Reproduce exactly the lines from the one containing "New Zealand, site EFH_HCAMC01, 2020-03-09" through the last line of the records below, both included, and nothing else.

Stored items
* * * * * * *

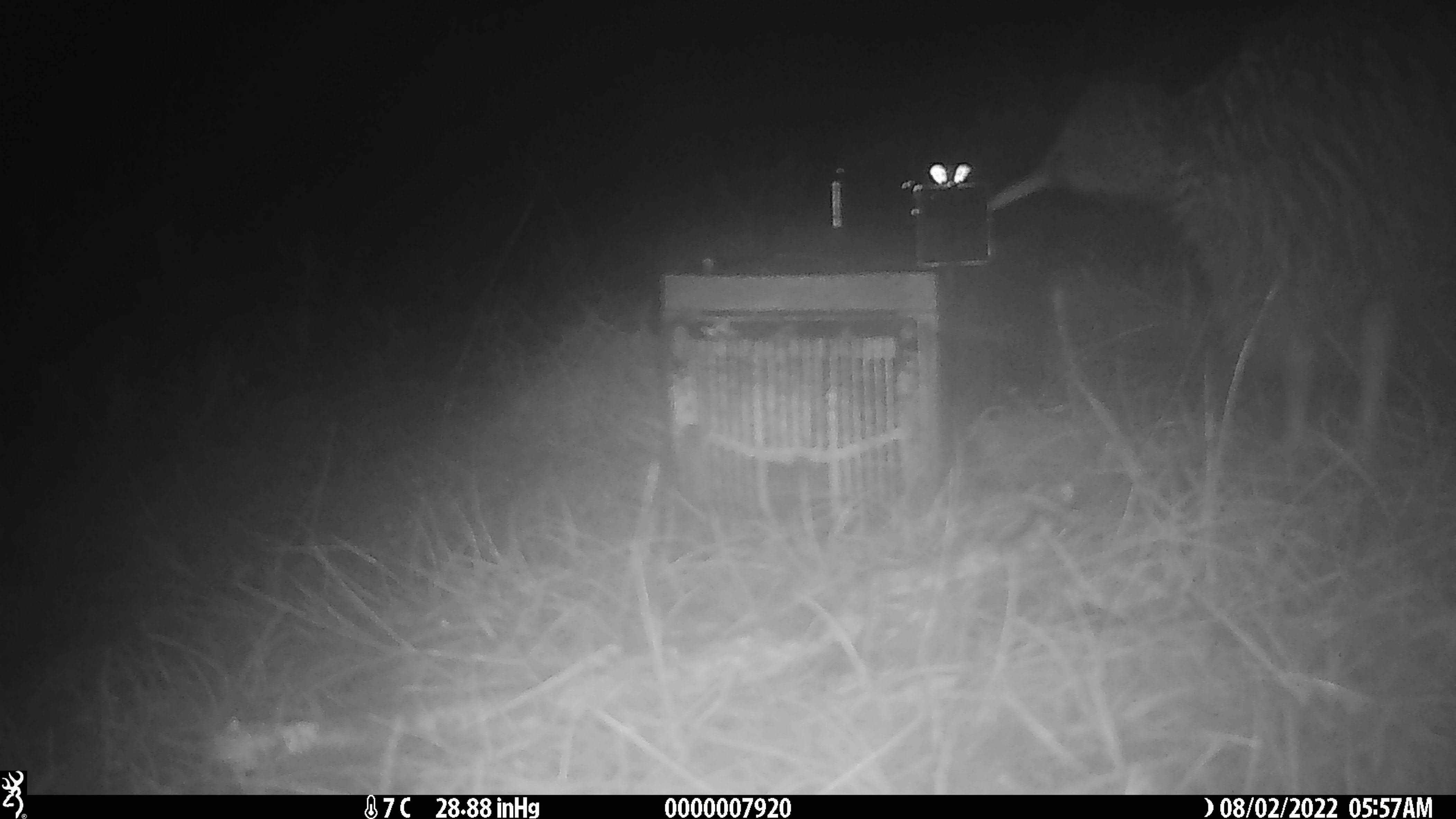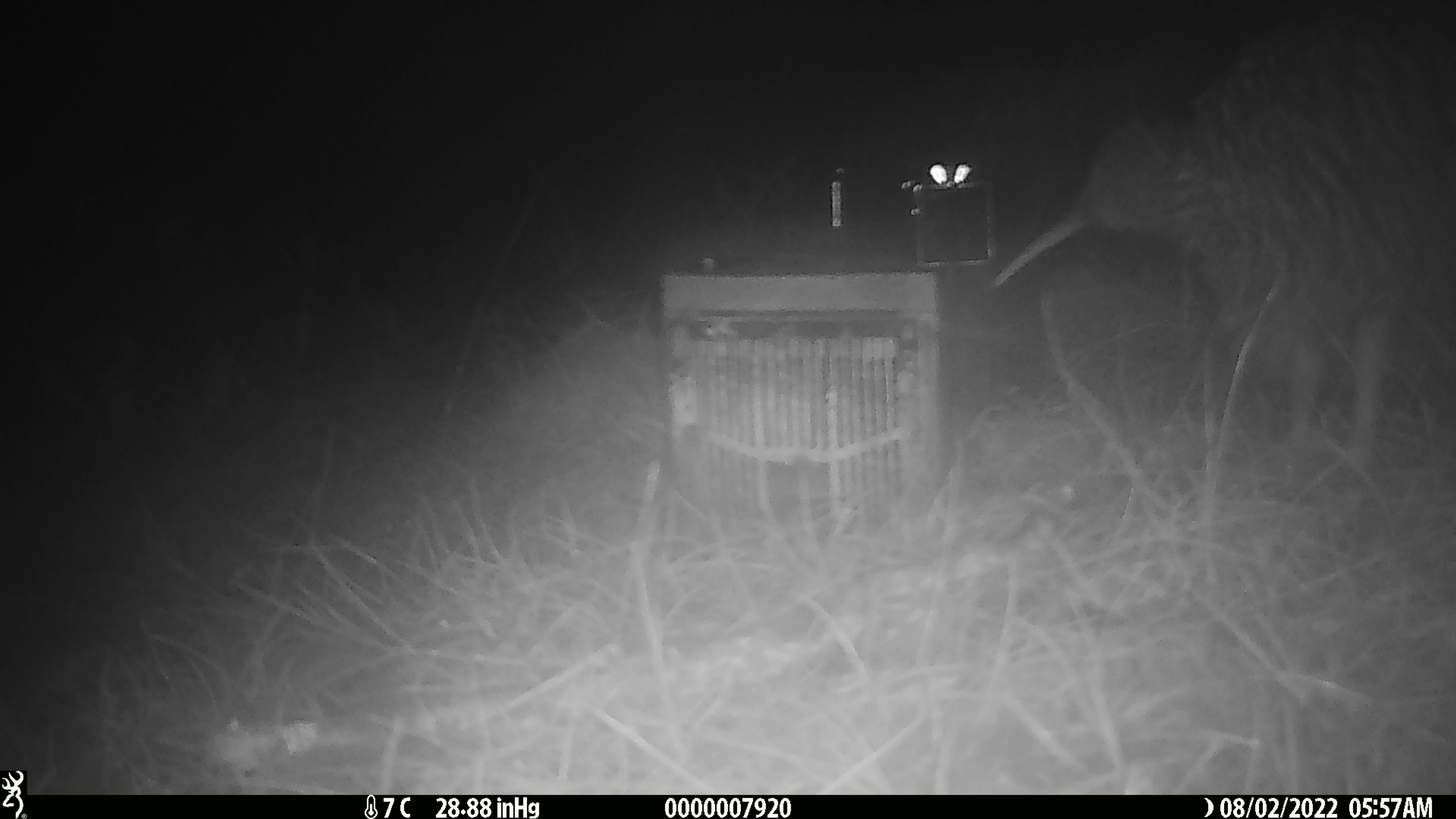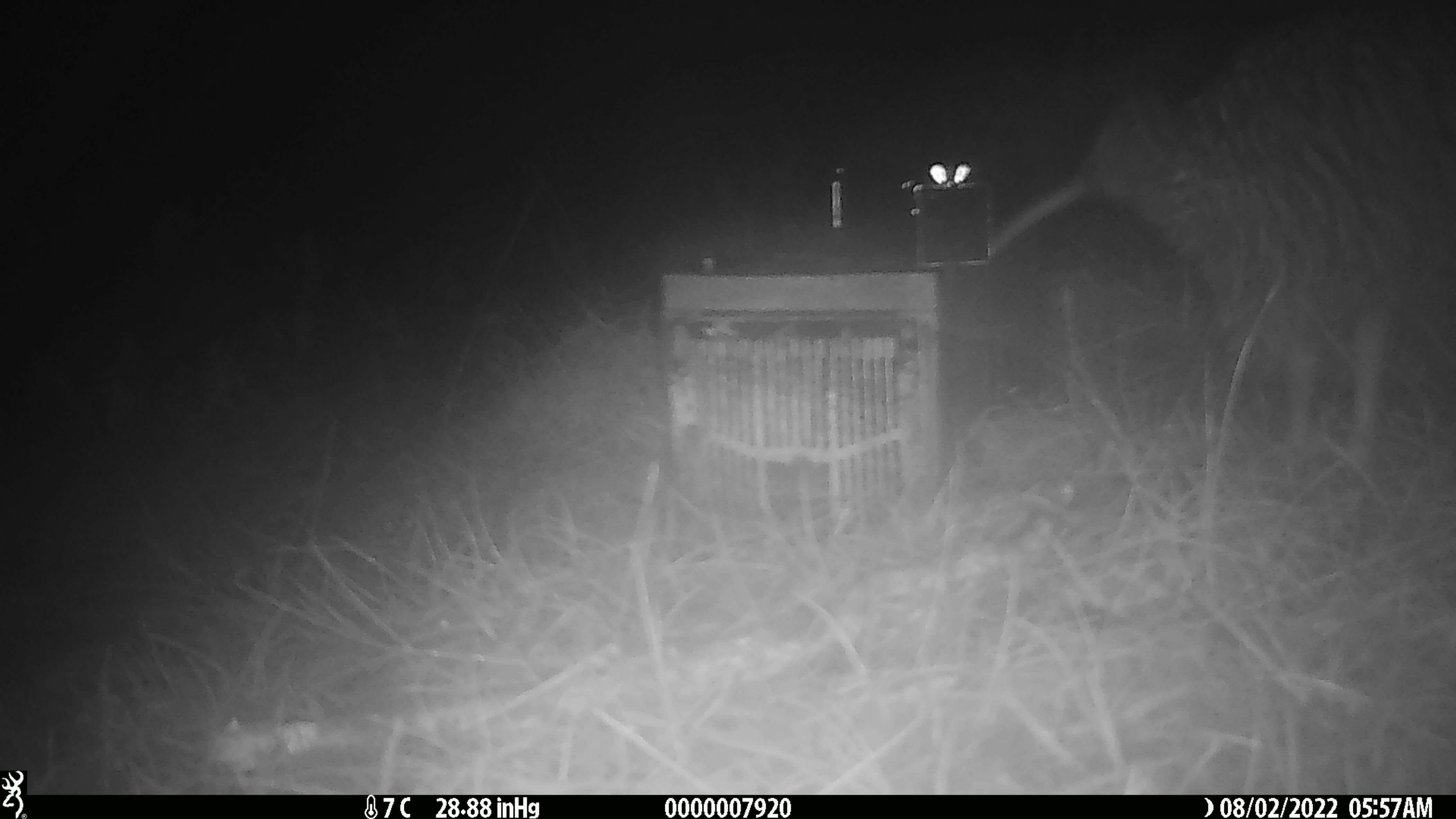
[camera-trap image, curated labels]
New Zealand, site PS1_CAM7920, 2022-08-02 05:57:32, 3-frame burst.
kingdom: Animalia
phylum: Chordata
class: Aves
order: Apterygiformes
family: Apterygidae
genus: Apteryx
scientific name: Apteryx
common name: kiwi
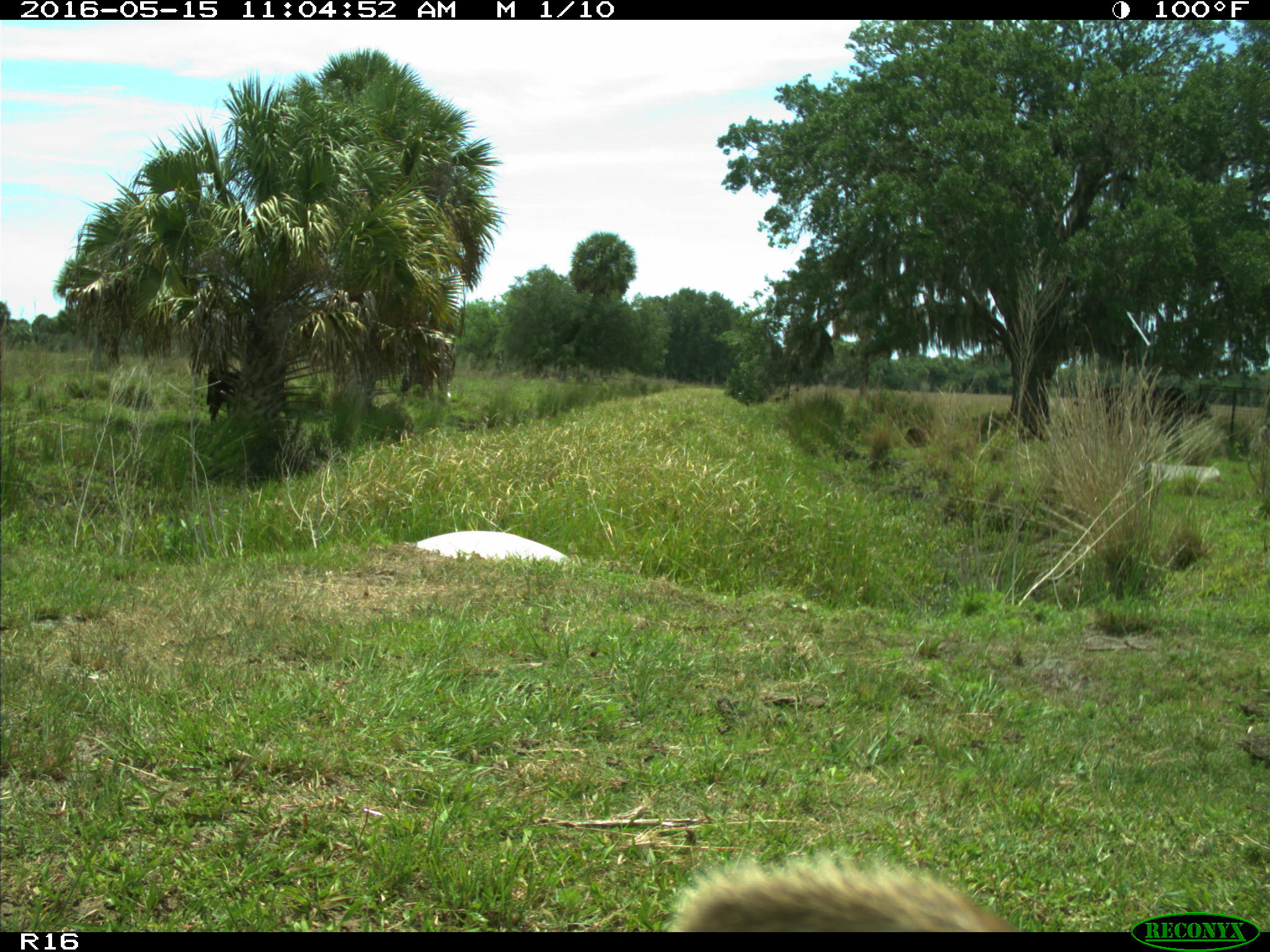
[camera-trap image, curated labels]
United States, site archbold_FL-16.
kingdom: Animalia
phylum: Chordata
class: Mammalia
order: Artiodactyla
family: Bovidae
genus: Bos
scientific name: Bos taurus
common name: domestic cow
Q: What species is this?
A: Bos taurus (domestic cow).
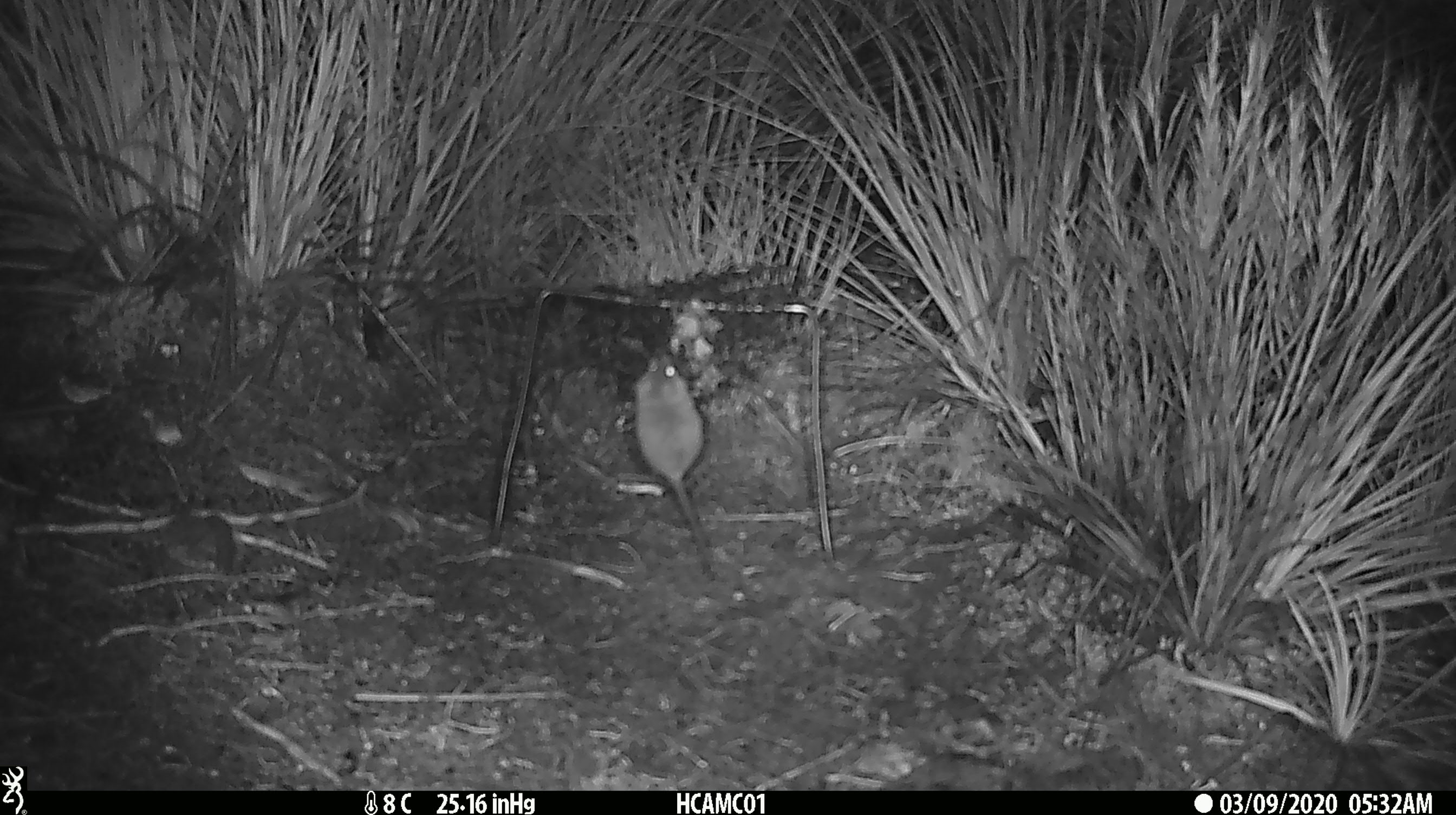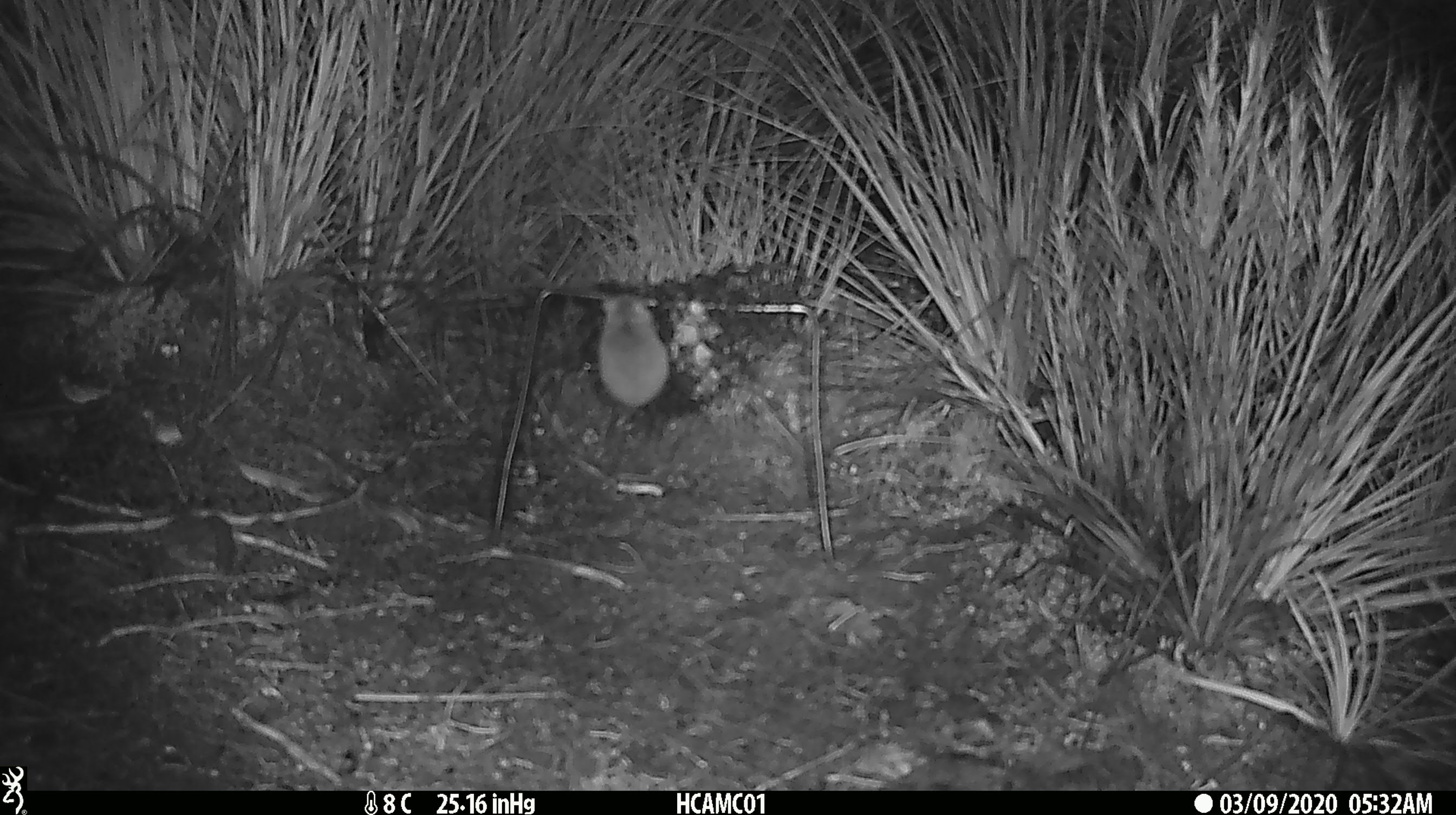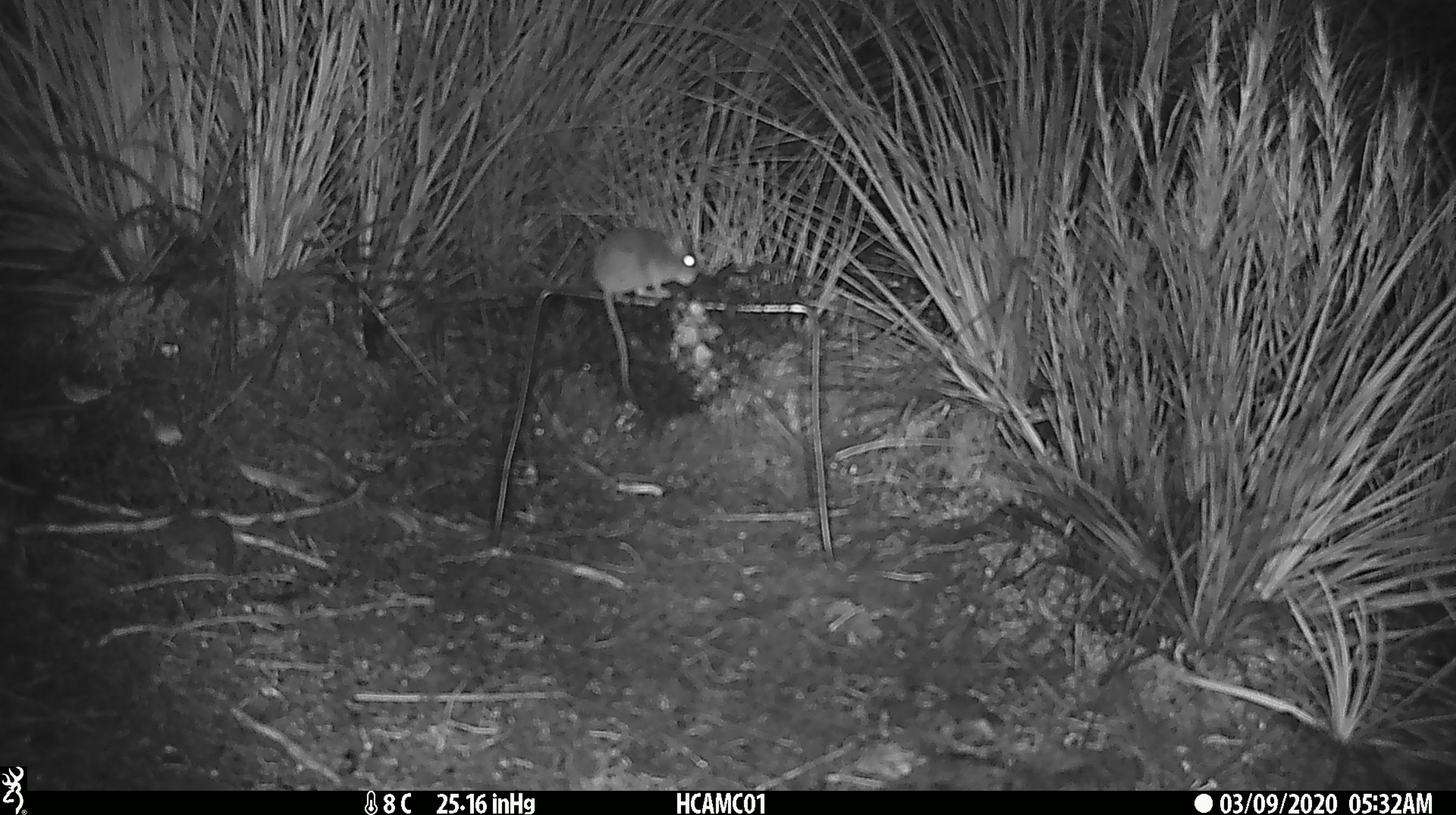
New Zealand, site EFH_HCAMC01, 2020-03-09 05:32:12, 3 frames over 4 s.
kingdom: Animalia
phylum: Chordata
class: Mammalia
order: Rodentia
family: Muridae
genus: Mus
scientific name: Mus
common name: mouse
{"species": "mouse (Mus)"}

* * * * * * *

> [Response to the task]
New Zealand, site EFH_HCAMC01, 2020-03-09 05:32:12, 3 frames over 4 s.
kingdom: Animalia
phylum: Chordata
class: Mammalia
order: Rodentia
family: Muridae
genus: Mus
scientific name: Mus
common name: mouse
{"species": "mouse (Mus)"}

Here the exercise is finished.